** Data extract **
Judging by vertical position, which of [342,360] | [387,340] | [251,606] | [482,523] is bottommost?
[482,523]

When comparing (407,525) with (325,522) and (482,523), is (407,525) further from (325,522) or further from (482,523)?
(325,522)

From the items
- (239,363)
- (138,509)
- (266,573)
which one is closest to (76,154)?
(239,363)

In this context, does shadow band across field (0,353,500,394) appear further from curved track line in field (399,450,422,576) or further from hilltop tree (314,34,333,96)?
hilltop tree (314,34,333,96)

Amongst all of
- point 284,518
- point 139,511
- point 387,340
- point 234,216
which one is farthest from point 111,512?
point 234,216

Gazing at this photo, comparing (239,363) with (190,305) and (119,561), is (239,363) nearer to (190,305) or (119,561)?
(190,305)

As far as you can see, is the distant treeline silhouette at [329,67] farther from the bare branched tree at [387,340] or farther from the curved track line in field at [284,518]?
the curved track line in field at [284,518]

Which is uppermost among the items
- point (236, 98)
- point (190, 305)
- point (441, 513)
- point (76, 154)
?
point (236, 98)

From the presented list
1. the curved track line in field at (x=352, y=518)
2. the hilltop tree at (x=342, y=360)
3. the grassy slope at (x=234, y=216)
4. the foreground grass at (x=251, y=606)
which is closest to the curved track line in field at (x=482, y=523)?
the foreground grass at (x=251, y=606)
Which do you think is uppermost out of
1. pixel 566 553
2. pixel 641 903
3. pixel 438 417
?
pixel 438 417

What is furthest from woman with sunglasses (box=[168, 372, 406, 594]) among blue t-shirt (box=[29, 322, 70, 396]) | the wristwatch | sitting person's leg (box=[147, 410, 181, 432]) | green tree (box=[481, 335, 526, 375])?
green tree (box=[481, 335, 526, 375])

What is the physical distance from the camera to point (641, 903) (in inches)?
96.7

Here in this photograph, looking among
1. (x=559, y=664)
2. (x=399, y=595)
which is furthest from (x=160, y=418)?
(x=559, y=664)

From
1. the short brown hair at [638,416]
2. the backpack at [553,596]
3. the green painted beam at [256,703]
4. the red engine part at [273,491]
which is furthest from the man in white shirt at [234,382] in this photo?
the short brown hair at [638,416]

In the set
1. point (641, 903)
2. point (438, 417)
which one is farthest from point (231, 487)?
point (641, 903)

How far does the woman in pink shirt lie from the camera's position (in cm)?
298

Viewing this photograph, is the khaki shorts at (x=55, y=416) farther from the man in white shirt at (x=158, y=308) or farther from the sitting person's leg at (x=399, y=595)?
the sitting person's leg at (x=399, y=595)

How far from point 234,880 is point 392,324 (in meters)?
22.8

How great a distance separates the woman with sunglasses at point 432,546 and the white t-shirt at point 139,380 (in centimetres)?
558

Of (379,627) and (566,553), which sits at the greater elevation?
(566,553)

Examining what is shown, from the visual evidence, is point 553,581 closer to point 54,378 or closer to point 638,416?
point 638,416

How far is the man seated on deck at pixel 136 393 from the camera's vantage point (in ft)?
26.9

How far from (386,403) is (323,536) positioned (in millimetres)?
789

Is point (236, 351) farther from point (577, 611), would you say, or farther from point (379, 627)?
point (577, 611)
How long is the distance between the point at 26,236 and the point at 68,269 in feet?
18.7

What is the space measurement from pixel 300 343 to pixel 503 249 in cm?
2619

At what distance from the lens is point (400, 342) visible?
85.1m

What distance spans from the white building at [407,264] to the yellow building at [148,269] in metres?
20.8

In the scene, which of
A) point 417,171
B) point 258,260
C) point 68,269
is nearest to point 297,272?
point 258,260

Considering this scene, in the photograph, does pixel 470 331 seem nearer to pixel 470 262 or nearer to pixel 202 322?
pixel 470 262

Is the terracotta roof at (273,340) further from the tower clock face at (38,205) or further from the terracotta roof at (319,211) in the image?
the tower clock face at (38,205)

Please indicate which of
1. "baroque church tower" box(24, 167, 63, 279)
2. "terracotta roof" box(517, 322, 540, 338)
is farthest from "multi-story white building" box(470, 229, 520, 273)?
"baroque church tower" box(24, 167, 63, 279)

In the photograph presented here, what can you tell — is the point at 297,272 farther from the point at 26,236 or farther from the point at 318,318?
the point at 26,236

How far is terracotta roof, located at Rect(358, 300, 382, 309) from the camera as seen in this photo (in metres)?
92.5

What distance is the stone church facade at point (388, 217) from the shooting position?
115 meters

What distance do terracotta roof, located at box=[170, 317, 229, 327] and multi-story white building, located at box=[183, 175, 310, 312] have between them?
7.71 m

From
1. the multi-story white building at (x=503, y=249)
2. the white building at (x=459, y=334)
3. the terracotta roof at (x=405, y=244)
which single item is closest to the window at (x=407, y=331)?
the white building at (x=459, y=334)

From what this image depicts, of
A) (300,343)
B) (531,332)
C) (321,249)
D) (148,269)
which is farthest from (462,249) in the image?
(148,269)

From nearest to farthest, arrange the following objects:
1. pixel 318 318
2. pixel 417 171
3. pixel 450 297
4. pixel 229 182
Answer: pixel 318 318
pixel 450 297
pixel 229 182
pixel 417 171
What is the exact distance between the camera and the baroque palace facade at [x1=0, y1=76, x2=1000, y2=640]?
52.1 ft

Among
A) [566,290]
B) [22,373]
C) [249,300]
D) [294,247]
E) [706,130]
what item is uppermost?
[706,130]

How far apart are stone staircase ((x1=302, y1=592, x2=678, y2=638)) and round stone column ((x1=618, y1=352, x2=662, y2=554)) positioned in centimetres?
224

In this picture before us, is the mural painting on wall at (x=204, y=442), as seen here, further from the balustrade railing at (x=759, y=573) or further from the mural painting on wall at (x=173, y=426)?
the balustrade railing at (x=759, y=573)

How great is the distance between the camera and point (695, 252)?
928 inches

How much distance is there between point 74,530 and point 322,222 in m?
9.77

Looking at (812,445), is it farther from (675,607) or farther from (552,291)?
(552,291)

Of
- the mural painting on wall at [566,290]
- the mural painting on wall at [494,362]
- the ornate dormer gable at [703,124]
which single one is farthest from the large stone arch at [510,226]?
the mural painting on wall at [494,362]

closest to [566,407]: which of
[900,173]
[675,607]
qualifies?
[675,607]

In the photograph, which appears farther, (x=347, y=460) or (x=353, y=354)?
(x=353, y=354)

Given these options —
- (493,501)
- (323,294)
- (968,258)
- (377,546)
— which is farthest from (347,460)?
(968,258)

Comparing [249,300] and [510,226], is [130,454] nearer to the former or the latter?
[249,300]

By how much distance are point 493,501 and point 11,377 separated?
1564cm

** Objective **
Exactly repeat the lines from the line that contains "From nearest to" to the end of the entries, both included, and leave out all other lines.

** Answer to this problem **
From nearest to farthest, arrange the following objects:
1. pixel 318 318
2. pixel 417 171
3. pixel 450 297
4. pixel 229 182
Answer: pixel 318 318
pixel 450 297
pixel 229 182
pixel 417 171
What is the exact distance between the camera and the baroque palace facade at [x1=0, y1=76, x2=1000, y2=640]?
52.1 ft

Among
A) [566,290]
B) [22,373]
C) [249,300]
D) [294,247]
E) [706,130]
what item is uppermost?
[706,130]

How far apart are stone staircase ((x1=302, y1=592, x2=678, y2=638)) and round stone column ((x1=618, y1=352, x2=662, y2=554)) positioned in centimetres?
224

In this picture before us, is the mural painting on wall at (x=204, y=442), as seen here, further from the balustrade railing at (x=759, y=573) or further from the mural painting on wall at (x=173, y=426)?
the balustrade railing at (x=759, y=573)

How great is the distance between the camera and point (695, 252)?
928 inches

How much distance is there between point 74,530 and point 322,222 in m?
9.77

Looking at (812,445), is it farther from (675,607) or farther from (552,291)?
(552,291)

Of
- the mural painting on wall at [566,290]
- the mural painting on wall at [494,362]
- the ornate dormer gable at [703,124]
which single one is farthest from the large stone arch at [510,226]?
the mural painting on wall at [494,362]

closest to [566,407]: which of
[900,173]
[675,607]
qualifies?
[675,607]

In the photograph, which appears farther, (x=347, y=460) or (x=353, y=354)?
(x=353, y=354)

Given these options —
- (493,501)
- (323,294)
- (968,258)
- (377,546)
— which is farthest from (347,460)?
(968,258)

Comparing [249,300] and [510,226], is [130,454] nearer to the former or the latter?
[249,300]

By how much distance are point 493,501 and point 11,377 separated?
1564cm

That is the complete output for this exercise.